Overview¶

Note

Diagram above for illustration purposes only. Not all boxes are currently available out-of-the-box.

This module contains a collection of builtin TorchX components. The directory structure is organized by component category. Components are simply templetized app specs. Think of them as a factory methods for different types of job definitions. The functions that return specs.AppDef in this module are what we refer to as components.

You can browse the library of components in the torchx.components module or on our docs page.

Using Builtins¶

Once you’ve found a builtin component, you can either:

Run the component as a job
Use the component in the context of a workflow (pipeline)

In both cases, the component will run as a job, with the difference being that the job will run as a standalone job directly on a scheduler or a “stage” in a workflow with upstream and/or downstream dependencies.

Note

Depending on the semantics o the component, the job may be single node or distributed. For instance, if the component has a single role where the role.num_replicas == 1, then the job is a single node job. If the component has multiple roles and/or if any of the role’s num_replicas > 1, then the job is a multi-node distributed job.

Not sure whether you should run the component as a job or as a pipeline stage? Use this rule of thumb:

Just getting started? Familiarize yourself with the component by running it as a job
Need job dependencies? Run the components as pipeline stages
Don’t need job dependencies? Run the component as a job

Authoring¶

Since a component is simply a python function that returns an specs.AppDef, authoring your own component is as simple as writing a python function with the following rules:

The component function must return an specs.AppDef and the return type must be specified
All arguments of the component must be PEP 484 type annotated and the type must be one of
1. Primitives: int, float, str, bool
2. Optional primitives: Optional[int], Optional[float], Optional[str]
3. Maps of primitives: Dict[Primitive_key, Primitive_value]
4. Lists of primitives: List[Primitive_values]
5. Optional collections: Optional[List], Optional[Dict]
6. VAR_ARG: *arg (useful when passing through arguments to the entrypoint script)
(optional) A docstring in google format (in particular see function_with_pep484_type_annotations). This docstring is purely informative in that torchx cli uses it to autogenerate an informative --help message, which is useful when sharing components with others. If the component does not have a docstring the --help option will still work, but the parameters will have a canned description (see below). Note that when running components programmatically via torchx.runner, the docstring is not picked up by torchx at all.

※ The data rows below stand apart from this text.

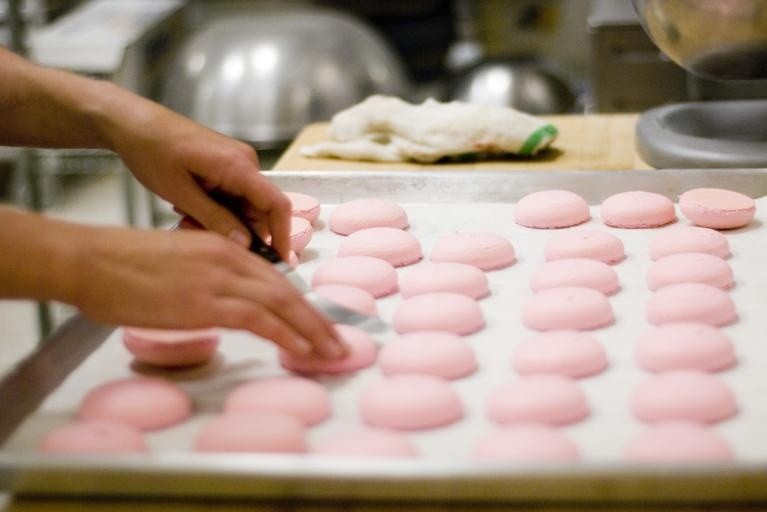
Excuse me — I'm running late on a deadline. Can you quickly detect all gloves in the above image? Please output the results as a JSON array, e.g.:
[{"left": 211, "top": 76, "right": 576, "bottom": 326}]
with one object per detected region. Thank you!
[{"left": 301, "top": 93, "right": 559, "bottom": 167}]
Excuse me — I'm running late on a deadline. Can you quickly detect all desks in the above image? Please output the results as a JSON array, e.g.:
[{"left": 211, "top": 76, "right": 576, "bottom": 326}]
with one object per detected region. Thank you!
[{"left": 277, "top": 113, "right": 649, "bottom": 170}]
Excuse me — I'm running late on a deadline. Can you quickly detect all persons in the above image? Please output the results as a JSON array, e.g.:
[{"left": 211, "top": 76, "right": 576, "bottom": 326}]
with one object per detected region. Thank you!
[{"left": 0, "top": 46, "right": 349, "bottom": 361}]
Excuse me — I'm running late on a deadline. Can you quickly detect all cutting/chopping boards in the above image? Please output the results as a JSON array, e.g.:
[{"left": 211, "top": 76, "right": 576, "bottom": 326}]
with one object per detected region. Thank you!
[{"left": 1, "top": 112, "right": 767, "bottom": 502}]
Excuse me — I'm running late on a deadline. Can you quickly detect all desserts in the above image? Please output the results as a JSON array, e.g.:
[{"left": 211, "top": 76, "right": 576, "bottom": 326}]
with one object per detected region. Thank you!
[{"left": 34, "top": 186, "right": 755, "bottom": 471}]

Below is an example component that launches DDP scripts, it is a simplified version of the torchx.components.dist.ddp() builtin.

import os
import torchx.specs as specs

def ddp(
    *script_args: str,
    image: str,
    script: str,
    host: str = "aws_p3.2xlarge",
    nnodes: int = 1,
    nproc_per_node: int = 1,
) -> specs.AppDef:
   return specs.AppDef(
       name=os.path.basename(script),
       roles=[
           spec.Role(
               name="trainer",
               image=image,
               resource=specs.named_resources[host],
               num_replicas=nnodes,
               entrypoint="python",
               args=[
                   "-m",
                   "torch.distributed.run",
                   "--rdzv_backend=c10d",
                   "--rdzv_endpoint=localhost:5900",
                   f"--nnodes={nnodes}",
                   f"--nprocs_per_node={nprocs_per_node}",
                   "-m",
                   script,
                   *script_args,
               ],
           ),
       ]
   )

Assuming the component above is saved in example.py, we can run --help on it as:

$ torchx ./example.py:ddp --help
usage: torchx run ...torchx_params... ddp  [-h] --image IMAGE --script SCRIPT [--host HOST]
                                          [--nnodes NNODES] [--nproc_per_node NPROC_PER_NODE]
                                          ...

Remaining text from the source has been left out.